[Records from a collection]

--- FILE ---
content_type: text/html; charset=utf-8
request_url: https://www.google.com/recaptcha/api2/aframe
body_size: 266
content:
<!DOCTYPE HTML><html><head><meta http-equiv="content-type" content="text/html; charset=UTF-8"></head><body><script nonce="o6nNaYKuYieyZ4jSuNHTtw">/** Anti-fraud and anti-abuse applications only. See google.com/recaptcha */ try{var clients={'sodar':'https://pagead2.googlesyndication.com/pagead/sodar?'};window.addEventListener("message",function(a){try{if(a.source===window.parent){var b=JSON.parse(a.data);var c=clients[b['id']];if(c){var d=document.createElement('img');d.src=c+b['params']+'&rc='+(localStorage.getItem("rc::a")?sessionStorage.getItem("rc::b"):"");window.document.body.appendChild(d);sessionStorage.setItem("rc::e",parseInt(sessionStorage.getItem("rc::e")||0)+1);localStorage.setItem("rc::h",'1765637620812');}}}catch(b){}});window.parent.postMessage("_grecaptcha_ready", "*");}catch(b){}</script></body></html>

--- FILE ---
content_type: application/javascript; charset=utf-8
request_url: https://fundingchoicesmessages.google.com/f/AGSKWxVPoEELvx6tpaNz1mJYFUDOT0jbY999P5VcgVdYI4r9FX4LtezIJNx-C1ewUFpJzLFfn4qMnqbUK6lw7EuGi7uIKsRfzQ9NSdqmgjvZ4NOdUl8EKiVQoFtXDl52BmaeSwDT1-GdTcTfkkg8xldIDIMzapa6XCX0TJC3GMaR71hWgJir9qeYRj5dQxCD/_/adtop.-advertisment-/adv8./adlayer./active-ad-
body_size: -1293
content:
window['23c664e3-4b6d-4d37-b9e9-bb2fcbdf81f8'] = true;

== Required work ==
Repeat, exactly as they stand above, the lines from the line with "body_size: 266" to the line with "content_type: application/javascript; charset=utf-8", both lines included.

== Your solution ==
body_size: 266
content:
<!DOCTYPE HTML><html><head><meta http-equiv="content-type" content="text/html; charset=UTF-8"></head><body><script nonce="o6nNaYKuYieyZ4jSuNHTtw">/** Anti-fraud and anti-abuse applications only. See google.com/recaptcha */ try{var clients={'sodar':'https://pagead2.googlesyndication.com/pagead/sodar?'};window.addEventListener("message",function(a){try{if(a.source===window.parent){var b=JSON.parse(a.data);var c=clients[b['id']];if(c){var d=document.createElement('img');d.src=c+b['params']+'&rc='+(localStorage.getItem("rc::a")?sessionStorage.getItem("rc::b"):"");window.document.body.appendChild(d);sessionStorage.setItem("rc::e",parseInt(sessionStorage.getItem("rc::e")||0)+1);localStorage.setItem("rc::h",'1765637620812');}}}catch(b){}});window.parent.postMessage("_grecaptcha_ready", "*");}catch(b){}</script></body></html>

--- FILE ---
content_type: application/javascript; charset=utf-8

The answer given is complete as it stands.